A lot of the turmoil for me was because of the people. The more papers I would vend, the more people I met. The more people I met, the more of them I became acquainted with and they began to get more familiar with me. People were giving me handshakes, hugs, a big hardy hello with big smiles as they spoke.
People were stopping and asking, “How are you doing?” I could feel the real sincerity and concern on their part for me. If people didn’t stop when they spoke as they were on their way to work, lunch etc. I could still feel the warmth from their hearts. I was having daily conversations with people that were getting the Denver VOICE from me. They were truly interested in me and concerned about things in my life and I found myself feeling the same way for them.
My father taught me that you can tell how much a person is interested or concerned about something by how they give of their time and money. I was also taught that you can judge a person by their ways and actions. The people that I had met and was meeting were living, practicing, sharing with and bestowing upon me, all of the good things that I had learned from my father.

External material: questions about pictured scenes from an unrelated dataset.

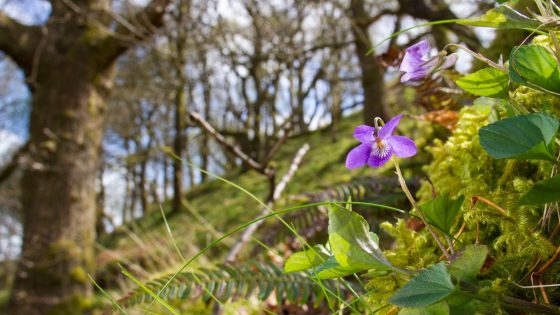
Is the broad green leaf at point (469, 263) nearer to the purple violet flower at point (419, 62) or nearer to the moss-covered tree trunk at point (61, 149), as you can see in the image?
the purple violet flower at point (419, 62)

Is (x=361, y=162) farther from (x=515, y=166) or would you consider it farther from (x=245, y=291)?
(x=245, y=291)

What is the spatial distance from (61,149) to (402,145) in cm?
514

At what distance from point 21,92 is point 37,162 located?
12.3m

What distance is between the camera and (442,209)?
1.56 feet

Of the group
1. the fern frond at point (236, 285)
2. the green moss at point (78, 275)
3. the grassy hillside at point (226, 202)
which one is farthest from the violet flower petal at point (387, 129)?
the green moss at point (78, 275)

When people gave me donations for the Denver VOICE many of them were saying to me by their action, “This is for you; I hope for and wish the best for you.”
Nobody I ever met while I was vending the Denver VOICE on the streets and no one at the distribution center or the office passed judgment on my past or tried to judge me each day. They all treated me, not as the man that I saw myself to be daily, but as though I was the man that I intended to become.

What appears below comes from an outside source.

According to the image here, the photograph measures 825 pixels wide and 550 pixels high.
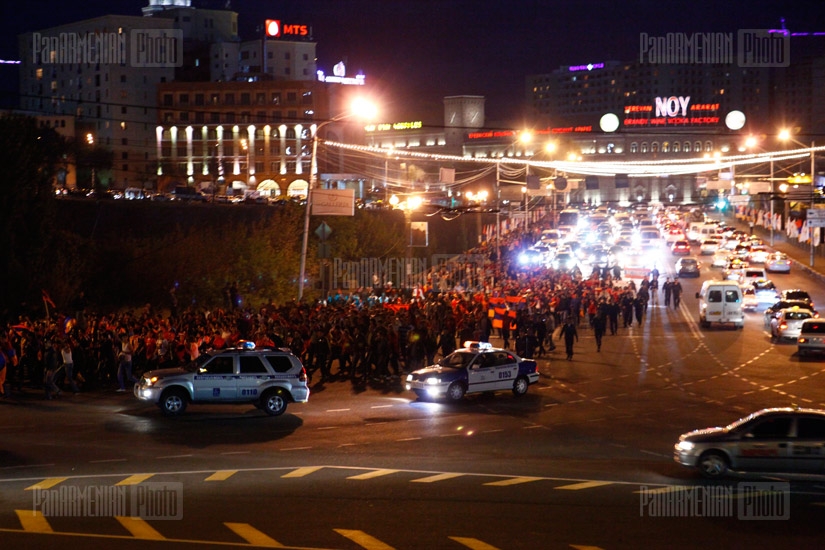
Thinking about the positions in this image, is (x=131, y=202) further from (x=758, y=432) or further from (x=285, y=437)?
(x=758, y=432)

The way everyone treated me was the fuel for the turmoil that was bothering me. The more I did drugs, the more the turmoil and the more the battles raged. At night I could not do drugs and get high without thinking about that day. I would think about how kind and caring everyone had been towards me.
Then the next day came—time to go back to work, stand before some of the same people from the day before. They may or may not know about me, the drugs and the night before, but I did. I knew. I would drag myself together, getting ready for work, try to make myself look presentable, because a lot of nights I never went to sleep. I was awake all night either from the drug use or the guilt. I could only hope that I did not look as terrible as I felt. I tried to wear a mask, hide behind the mask; only the mask did not make all of those horrible feelings go away.

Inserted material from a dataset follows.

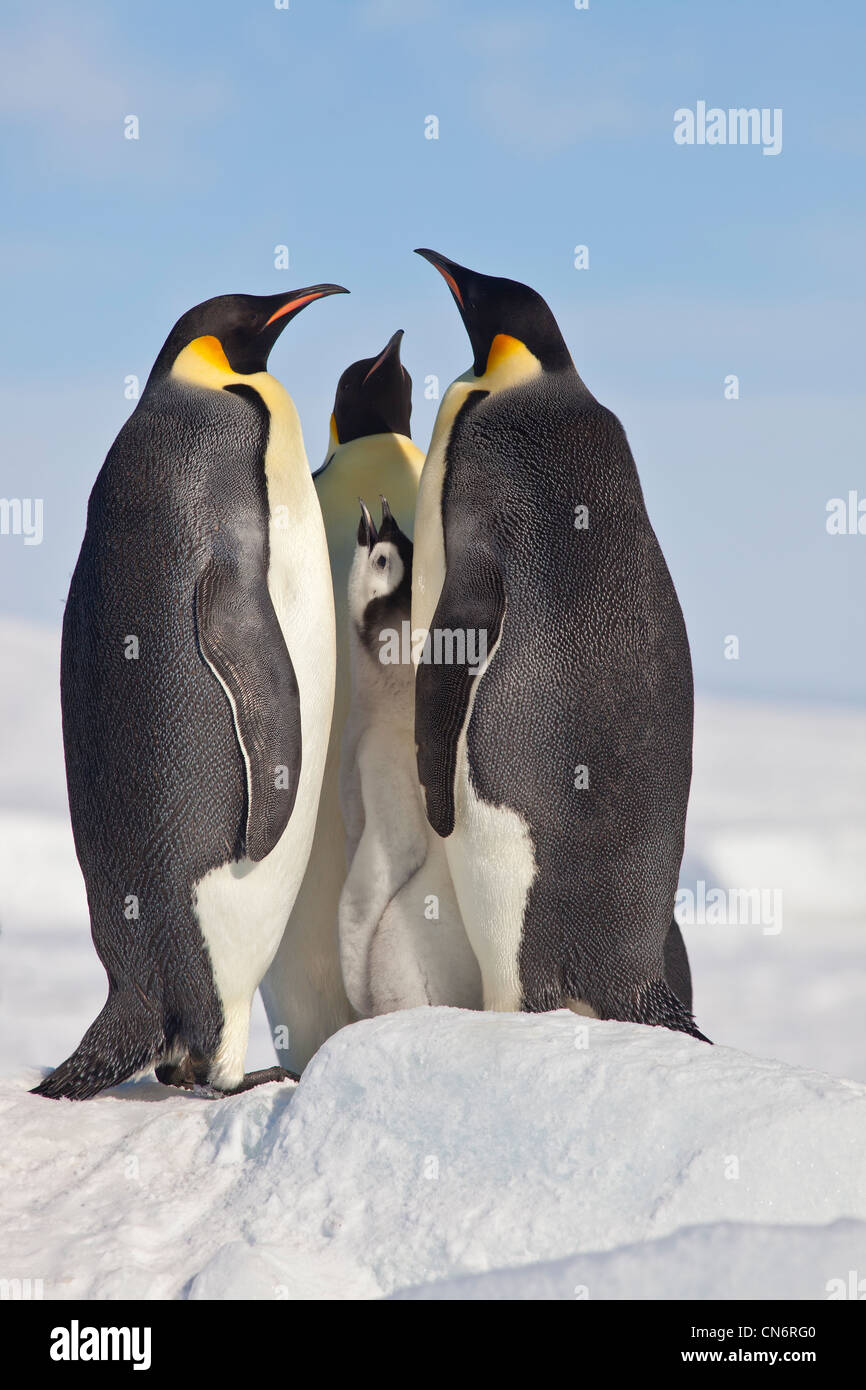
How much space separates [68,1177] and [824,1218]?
1.50 metres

I felt like a deceiver, a liar in the lowest form. I felt guilt, shame. I felt like I betrayed all the people that I had met. I am telling you, there were times when I went to get my papers and go to work that the sun felt like God’s flashlight. No, more like his spotlight. It didn’t seem to be shining on the crops, the beaches, no other people—just me.
Never in all my years of doing drugs did I ever put up a fight to stop as I was doing then. I remember the feeling and telling myself, “No. No. No more drugs. I am the man that I intend to be.” The agony was like a persistent toothache and like a real bad toothache. The drugs and that life had to go.
That was about eight months ago. Today, because of my many experiences with the Denver VOICE, drugs are no longer part of my life. Technically speaking, I am no longer homeless, either. I haven’t found a place to stay yet, but I have the money.
There will be people that read this article that may not believe spiritually in a God of the universe. I don’t judge that and I do not hold it against you. Just don’t judge or hold it against me because I do.
The greatest and most rewarding experience that I have had with the Denver VOICE is the re-introduction to God. Through my brother, people from the Denver VOICE, their program, people from the Auraria campus and all of the many people that I have met while vending the Denver VOICE, God was able to reach me. All of you people whom I call God’s angels, may God always be with you and continue to bless you.